Pandas version checks

  • [X] I have checked that this issue has not already been reported.

  • [X] I have confirmed this bug exists on the latest version of pandas.

  • [X] I have confirmed this bug exists on the main branch of pandas.

Reproducible Example

In [1]: df = pd.DataFrame({'a': [1, 2, 3], 'c': ['a', 'b', 'c']}).astype(dtype={'a': 'int64', 'c': 'string'}).set_index('a')
[PYFLYBY] import pandas as pd

In [2]: with pd.option_context("mode.dtype_backend", "pyarrow"):
   ...:     df2 = df.convert_dtypes(infer_objects=False)
   ...:

In [3]: df.info()
<class 'pandas.core.frame.DataFrame'>
Index: 3 entries, 1 to 3
Data columns (total 1 columns):
 #   Column  Non-Null Count  Dtype
---  ------  --------------  -----
 0   c       3 non-null      string
dtypes: string(1)
memory usage: 48.0 bytes

In [4]: df2.info()
<class 'pandas.core.frame.DataFrame'>
Index: 3 entries, 1 to 3
Data columns (total 1 columns):
 #   Column  Non-Null Count  Dtype
---  ------  --------------  -----
 0   c       3 non-null      string[pyarrow]
dtypes: string[pyarrow](1)
memory usage: 39.0 bytes

In [5]: df.index.dtype
Out[5]: dtype('int64')

In [6]: df2.index.dtype
Out[6]: dtype('int64')

In [7]: df2.index._data
Out[7]: array([1, 2, 3])

In [8]: df2.index._data_cls
Out[8]: (numpy.ndarray, pandas.core.arrays.base.ExtensionArray)

Issue Description

Calling convert_dtypes with mode.dtype_backend='pyarrow' doesn't convert the storage of the index.

Expected Behavior

I think I expect to see that the index is also stored in the extension array type:

In [1]: df = pd.DataFrame({'a': [1, 2, 3], 'c': ['a', 'b', 'c']}).astype(dtype={'a': 'int64', 'c': 'string'}).set_index('a')
[PYFLYBY] import pandas as pd

In [2]: with pd.option_context("mode.dtype_backend", "pyarrow"):
   ...:     df3 = df.reset_index().convert_dtypes(infer_objects=False).set_index('a')
   ...:

In [3]: df3.index
Out[3]: Index([1, 2, 3], dtype='int64[pyarrow]', name='a')

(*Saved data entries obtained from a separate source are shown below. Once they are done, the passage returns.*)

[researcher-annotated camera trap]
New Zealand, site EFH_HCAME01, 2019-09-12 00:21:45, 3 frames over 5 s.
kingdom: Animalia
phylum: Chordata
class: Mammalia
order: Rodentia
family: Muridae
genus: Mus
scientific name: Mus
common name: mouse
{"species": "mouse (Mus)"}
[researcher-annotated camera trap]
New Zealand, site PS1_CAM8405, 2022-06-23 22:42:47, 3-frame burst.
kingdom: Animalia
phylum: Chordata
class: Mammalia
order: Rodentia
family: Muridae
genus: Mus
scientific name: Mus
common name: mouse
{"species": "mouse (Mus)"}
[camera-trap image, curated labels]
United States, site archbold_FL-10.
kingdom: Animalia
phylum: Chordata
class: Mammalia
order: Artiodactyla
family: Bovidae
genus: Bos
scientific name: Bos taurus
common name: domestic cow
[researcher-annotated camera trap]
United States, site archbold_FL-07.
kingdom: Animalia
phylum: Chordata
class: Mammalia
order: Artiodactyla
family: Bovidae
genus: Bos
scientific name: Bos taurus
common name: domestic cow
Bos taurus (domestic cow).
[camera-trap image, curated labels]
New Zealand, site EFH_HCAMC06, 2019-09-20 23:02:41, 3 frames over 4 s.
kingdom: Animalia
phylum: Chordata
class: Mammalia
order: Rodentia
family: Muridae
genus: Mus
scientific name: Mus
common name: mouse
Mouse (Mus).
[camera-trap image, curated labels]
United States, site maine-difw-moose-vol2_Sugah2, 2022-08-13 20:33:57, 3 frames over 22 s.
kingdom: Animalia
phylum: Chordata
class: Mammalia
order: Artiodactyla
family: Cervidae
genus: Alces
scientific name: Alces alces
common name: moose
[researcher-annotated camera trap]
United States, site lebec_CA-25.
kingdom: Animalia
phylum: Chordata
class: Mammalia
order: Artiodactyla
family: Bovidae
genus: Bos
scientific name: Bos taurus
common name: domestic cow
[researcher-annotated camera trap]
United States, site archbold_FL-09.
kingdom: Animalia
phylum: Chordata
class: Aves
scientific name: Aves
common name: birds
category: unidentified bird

In [4]: df3.index._data_cls
Out[4]: (numpy.ndarray, pandas.core.arrays.base.ExtensionArray)

I've made a few bug reports today about expected behavior with mode.dtype_backend='pyarrow' since we're hoping to switch to that flag by default when Pandas 2.0 ships, but let me know if these are unwelcome or a distraction.

Installed Versions

INSTALLED VERSIONS ------------------ commit : 6bb8f73e75bb5d25ca752f34f54705cdc533da54 python : 3.10.4.final.0 python-bits : 64 OS : Linux OS-release : 5.15.90.1-microsoft-standard-WSL2 Version : #1 SMP Fri Jan 27 02:56:13 UTC 2023 machine : x86_64 processor : x86_64 byteorder : little LC_ALL : None LANG : C.UTF-8 LOCALE : en_US.UTF-8 pandas : 2.1.0.dev0+93.g6bb8f73e75 numpy : 1.23.3 pytz : 2022.2.1 dateutil : 2.8.2 setuptools : 58.1.0 pip : 22.3 Cython : 0.29.32 pytest : 7.1.3 hypothesis : None sphinx : None blosc : None feather : None xlsxwriter : None lxml.etree : 4.9.1 html5lib : None pymysql : None psycopg2 : None jinja2 : 3.1.2 IPython : 8.5.0 pandas_datareader: 0.10.0 bs4 : 4.11.1 bottleneck : 1.3.6 brotli : None fastparquet : 0.8.3 fsspec : 2022.8.2 gcsfs : None matplotlib : 3.5.3 numba : 0.56.4 numexpr : 2.8.4 odfpy : None openpyxl : 3.0.10 pandas_gbq : None pyarrow : 9.0.0 pyreadstat : None pyxlsb : None s3fs : 2022.8.2 scipy : 1.9.1 snappy : None sqlalchemy : 1.4.41 tables : 3.8.0 tabulate : None xarray : 2023.2.0 xlrd : 2.0.1 zstandard : 0.18.0 tzdata : None qtpy : 2.3.0 pyqt5 : None

Comment From: phofl

Hi, your reports are very welcome. This helps us a lot!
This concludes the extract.